Ils ont suivi avec une attention toute particulière les derniers remous du côté du PS… Au balcon, mais impliqués. "Ils", ce sont les élus MR, Nouveau Verviers et CDH. Et d’après Maxime Degey, chef de file libéral et actuel premier échevin, c’est bien "ensemble" qu’ils ont suivi et acté cette exclusion de Muriel Targnion, eux qui il y a trois jours encore, se disaient prêts à la suivre.

Depuis, les choses ont changé donc et il semble tout à fait illusoire de parier sur la bourgmestre qui se retrouve plus que jamais isolée ; son éviction du siège de bourgmestre est une question de semaines…

La question se pose dès lors aussi pour le MR, Nouveau Verviers et le CDH : qui pour diriger Verviers jusqu’en 2024 ? Si le PS doit se reconsolider et "élire" un nouveau chef de file, les actuels partenaires de majorité et le CDH comptent bien en être aussi. Et de vouloir inverser le rapport de force, en se présentant unis comme un seul homme… "Quoi qu’il arrive nous avons décidé de faire une offre sur le contenu du projet en nous basant sur la déclaration de politique de 2018 mais aussi la note CDH", explique Maxime Degey.
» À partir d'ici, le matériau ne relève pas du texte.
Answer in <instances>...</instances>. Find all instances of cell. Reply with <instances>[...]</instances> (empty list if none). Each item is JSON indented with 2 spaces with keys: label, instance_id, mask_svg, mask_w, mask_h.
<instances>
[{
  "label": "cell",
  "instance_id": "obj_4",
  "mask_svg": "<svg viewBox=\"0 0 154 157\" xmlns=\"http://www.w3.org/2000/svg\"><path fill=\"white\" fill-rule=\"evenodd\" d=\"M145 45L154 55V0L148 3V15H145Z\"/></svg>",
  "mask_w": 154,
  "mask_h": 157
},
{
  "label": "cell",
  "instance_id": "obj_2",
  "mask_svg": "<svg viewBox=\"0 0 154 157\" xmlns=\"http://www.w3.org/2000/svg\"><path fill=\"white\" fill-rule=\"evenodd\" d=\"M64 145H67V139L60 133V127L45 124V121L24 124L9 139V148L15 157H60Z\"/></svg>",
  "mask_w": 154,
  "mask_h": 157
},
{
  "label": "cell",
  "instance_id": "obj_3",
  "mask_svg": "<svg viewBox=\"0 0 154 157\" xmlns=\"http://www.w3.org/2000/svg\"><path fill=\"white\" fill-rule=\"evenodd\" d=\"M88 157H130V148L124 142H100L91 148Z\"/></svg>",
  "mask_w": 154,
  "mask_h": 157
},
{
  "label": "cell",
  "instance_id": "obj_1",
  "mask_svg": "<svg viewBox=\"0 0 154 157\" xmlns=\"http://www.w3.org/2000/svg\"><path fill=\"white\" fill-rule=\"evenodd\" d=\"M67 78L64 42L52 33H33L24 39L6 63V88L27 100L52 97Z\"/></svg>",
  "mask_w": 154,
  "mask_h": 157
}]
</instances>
Le contenu donc… et les élus. "Pour cette offre, nous espérons être une base de 13 conseillers voire 15". Comprenons 6 MR, 4 Nouveau Verviers et… 3 ou 5 CDH. Avec ou sans Marc Elsen et Claude Orban ? Au pire, 13 élus donc, en mesure de revendiquer au moins autant que le PS, déforcé quant à lui. "Oui, ce sera ensemble ou personne". Un pari…

Parmi les points dont il faudra assurément discuter, ne serait-ce que pour la constitution de futur pacte de majorité, "il y aura l’identité du futur bourgmestre", confirme Maxime Degey qui fait comprendre entre les lignes que l’union sacrée MR, Nouveau Verviers et CDH n’acceptera pas n’importe qui…

Et si cela coince ? Le spectre (pour la droite) de voir se constituer un "olivier" (PS-CDH-Ecolo) pourrait se dessiner même si, avec ce ralliement partiel du CDH, il semble que cette hypothèse soit enterrée.

À ce stade, il reste difficile de jauger la pertinence de la démarche… car à entendre ce vendredi encore les propos du jeune président local du CDH, Luc Mathues, il semble qu’ici comme ailleurs, l’équilibre soit (très) fragile : "Pour le CDH, à l’heure actuelle, il n’y a pas encore de position commune, on reste à l’écoute de tout le monde".